## WHAT IS REQUIRED
With the pictures omitted, write out all of the listing exactly.

## DATA SUPPLIED

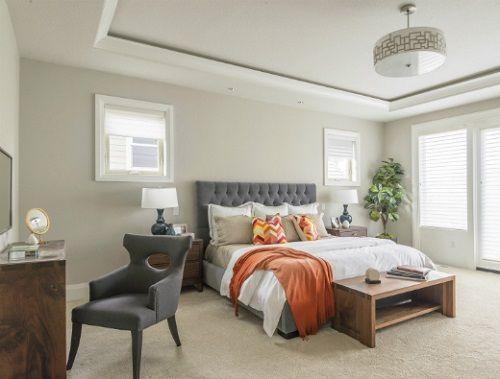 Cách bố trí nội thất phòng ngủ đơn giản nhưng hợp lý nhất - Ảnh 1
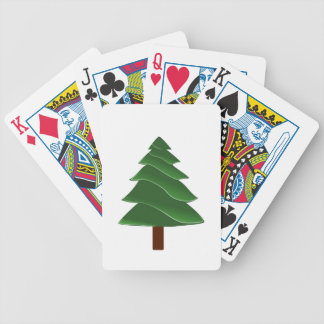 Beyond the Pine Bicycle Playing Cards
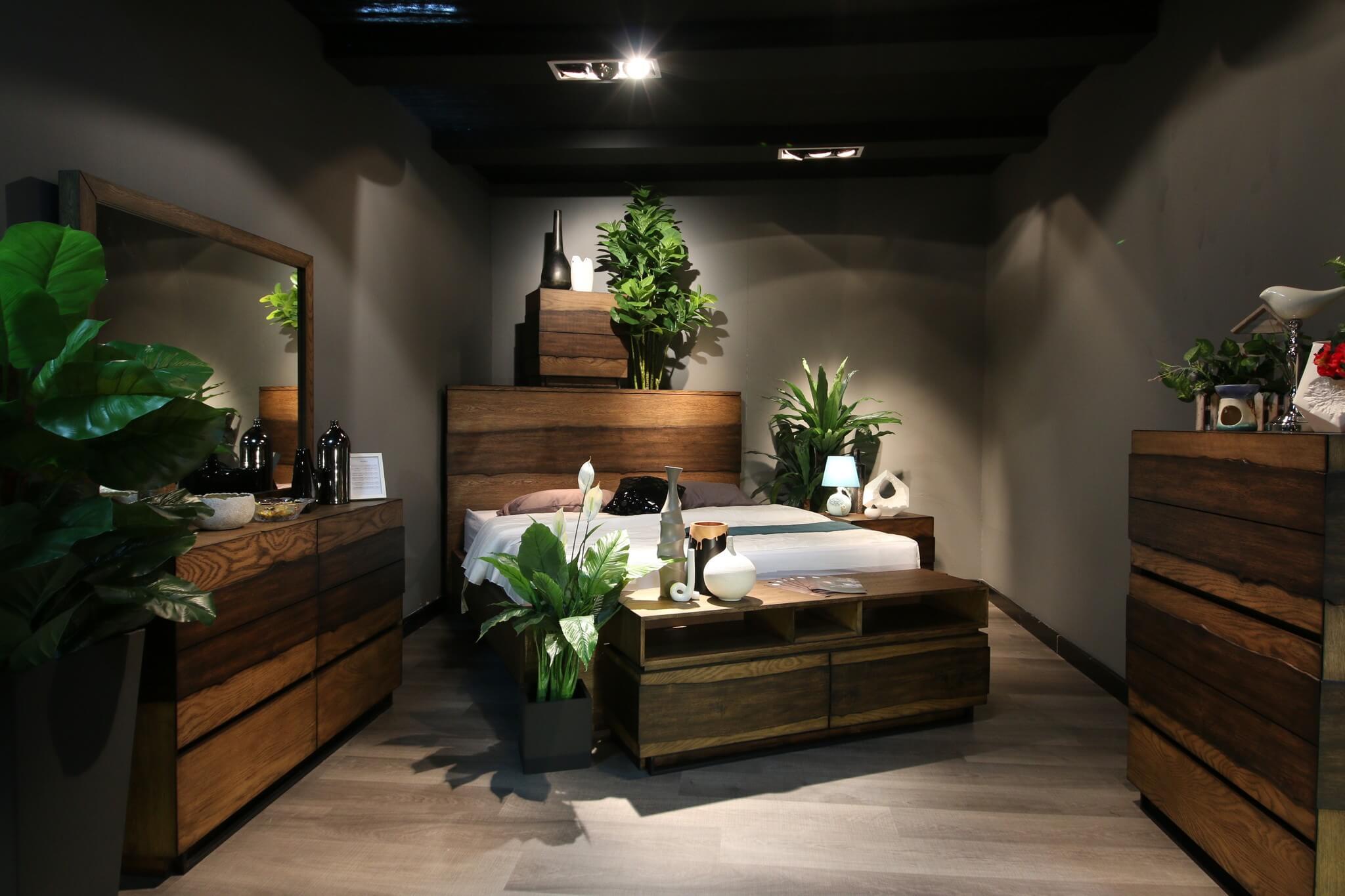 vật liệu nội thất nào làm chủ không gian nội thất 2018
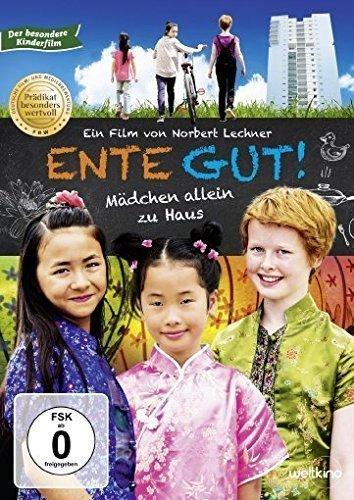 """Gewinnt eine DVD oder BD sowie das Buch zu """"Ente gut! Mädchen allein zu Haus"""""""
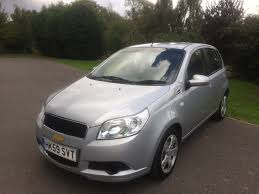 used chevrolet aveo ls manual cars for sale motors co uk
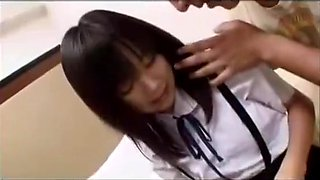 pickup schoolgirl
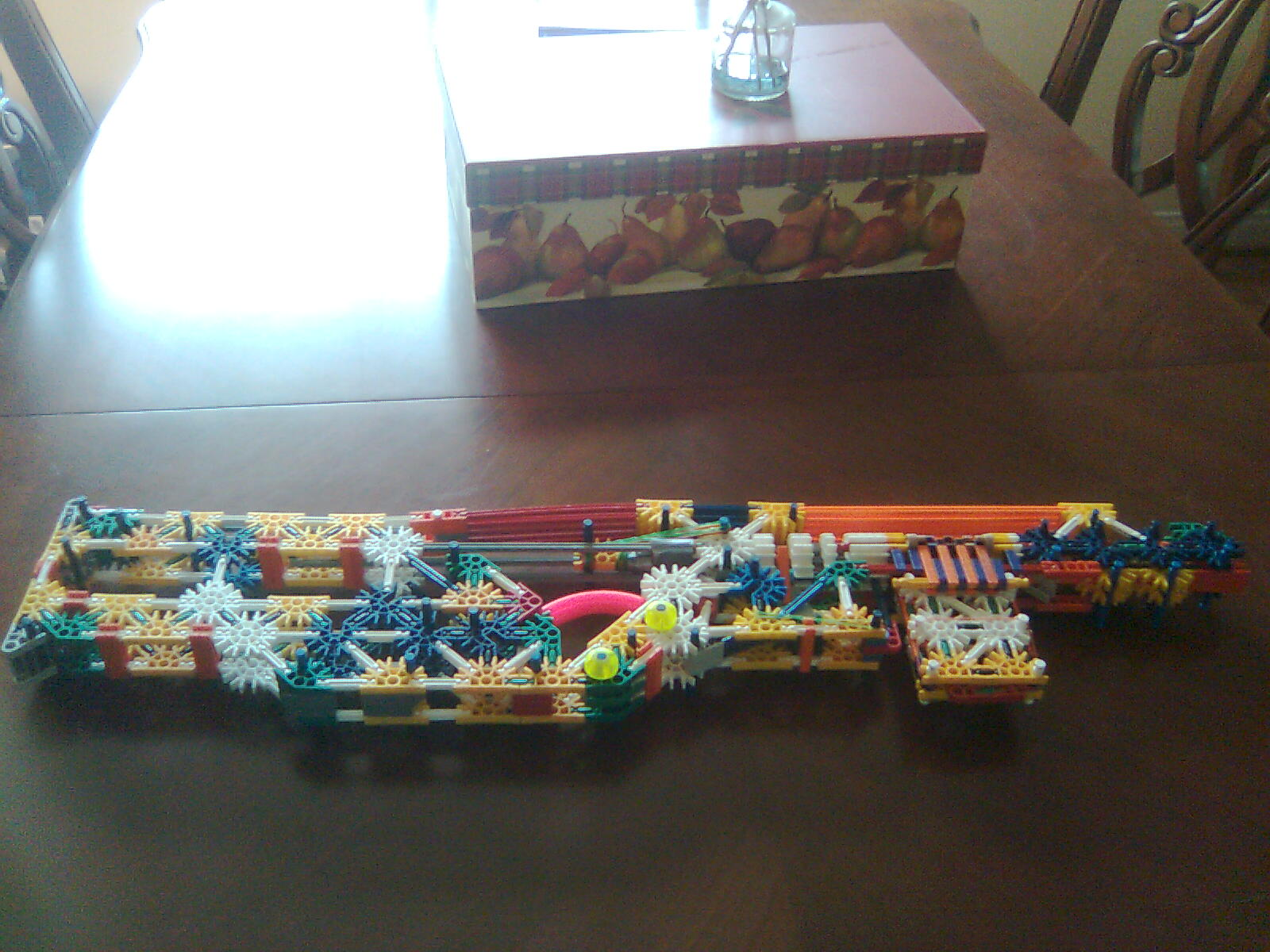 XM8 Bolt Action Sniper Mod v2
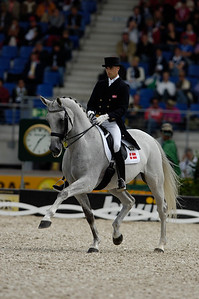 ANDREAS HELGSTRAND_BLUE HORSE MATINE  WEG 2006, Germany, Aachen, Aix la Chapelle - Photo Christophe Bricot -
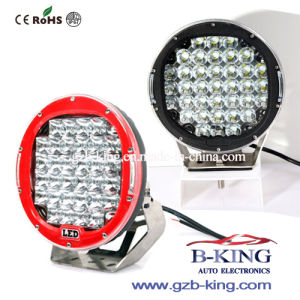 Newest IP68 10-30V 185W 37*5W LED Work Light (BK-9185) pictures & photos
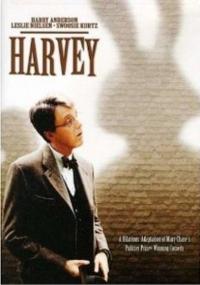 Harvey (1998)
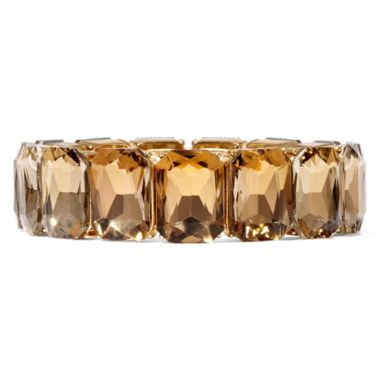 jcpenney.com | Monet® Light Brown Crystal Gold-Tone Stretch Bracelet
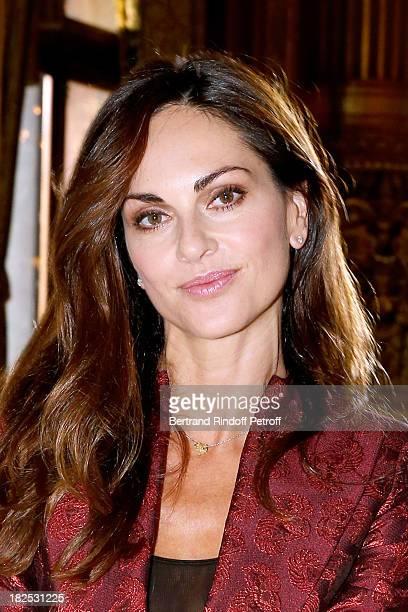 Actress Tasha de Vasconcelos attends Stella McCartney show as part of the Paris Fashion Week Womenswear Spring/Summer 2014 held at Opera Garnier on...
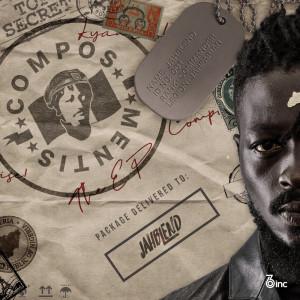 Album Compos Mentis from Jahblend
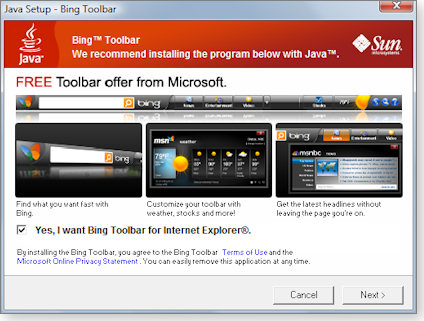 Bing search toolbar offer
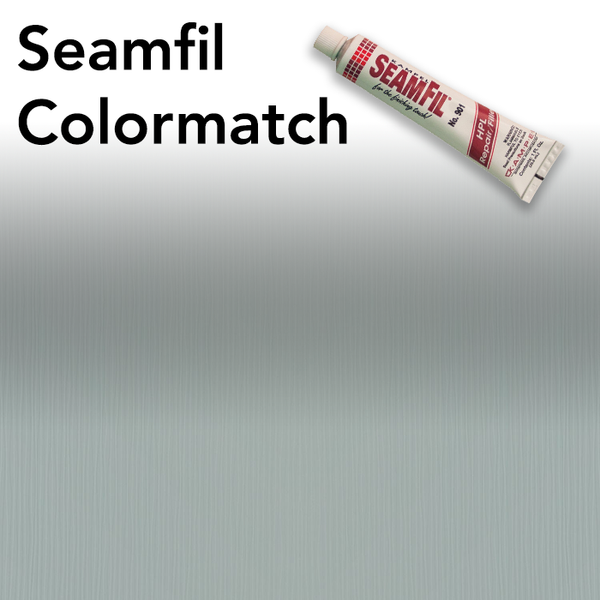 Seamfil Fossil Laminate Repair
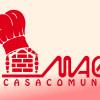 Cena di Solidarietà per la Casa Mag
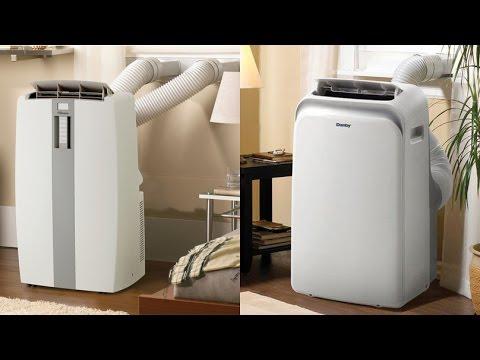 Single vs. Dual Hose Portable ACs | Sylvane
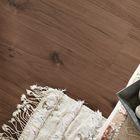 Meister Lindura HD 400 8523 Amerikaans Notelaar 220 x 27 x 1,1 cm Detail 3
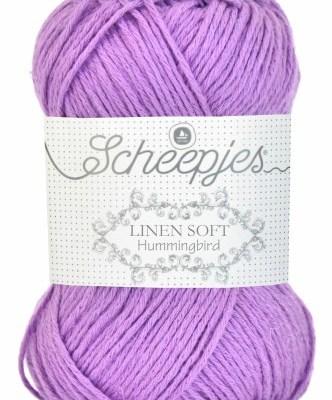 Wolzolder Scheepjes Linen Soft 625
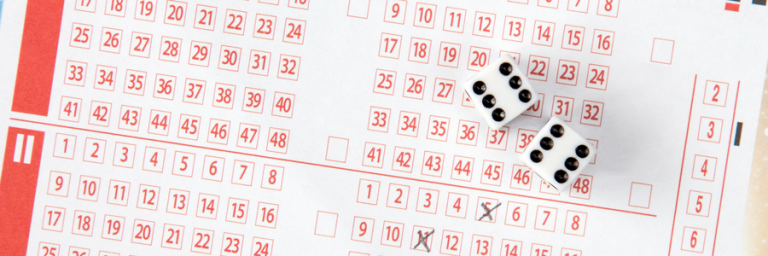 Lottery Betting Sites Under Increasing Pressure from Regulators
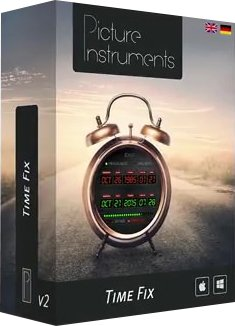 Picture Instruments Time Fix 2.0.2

## EXERCISE RESULT
 Cách bố trí nội thất phòng ngủ đơn giản nhưng hợp lý nhất - Ảnh 1
 Beyond the Pine Bicycle Playing Cards
 vật liệu nội thất nào làm chủ không gian nội thất 2018
 """Gewinnt eine DVD oder BD sowie das Buch zu """"Ente gut! Mädchen allein zu Haus"""""""
 used chevrolet aveo ls manual cars for sale motors co uk
 pickup schoolgirl
 XM8 Bolt Action Sniper Mod v2
 ANDREAS HELGSTRAND_BLUE HORSE MATINE  WEG 2006, Germany, Aachen, Aix la Chapelle - Photo Christophe Bricot -
 Newest IP68 10-30V 185W 37*5W LED Work Light (BK-9185) pictures & photos
 Harvey (1998)
 jcpenney.com | Monet® Light Brown Crystal Gold-Tone Stretch Bracelet
 Actress Tasha de Vasconcelos attends Stella McCartney show as part of the Paris Fashion Week Womenswear Spring/Summer 2014 held at Opera Garnier on...
 Album Compos Mentis from Jahblend
 Bing search toolbar offer
 Seamfil Fossil Laminate Repair
 Cena di Solidarietà per la Casa Mag
 Single vs. Dual Hose Portable ACs | Sylvane
 Meister Lindura HD 400 8523 Amerikaans Notelaar 220 x 27 x 1,1 cm Detail 3
 Wolzolder Scheepjes Linen Soft 625
 Lottery Betting Sites Under Increasing Pressure from Regulators
 Picture Instruments Time Fix 2.0.2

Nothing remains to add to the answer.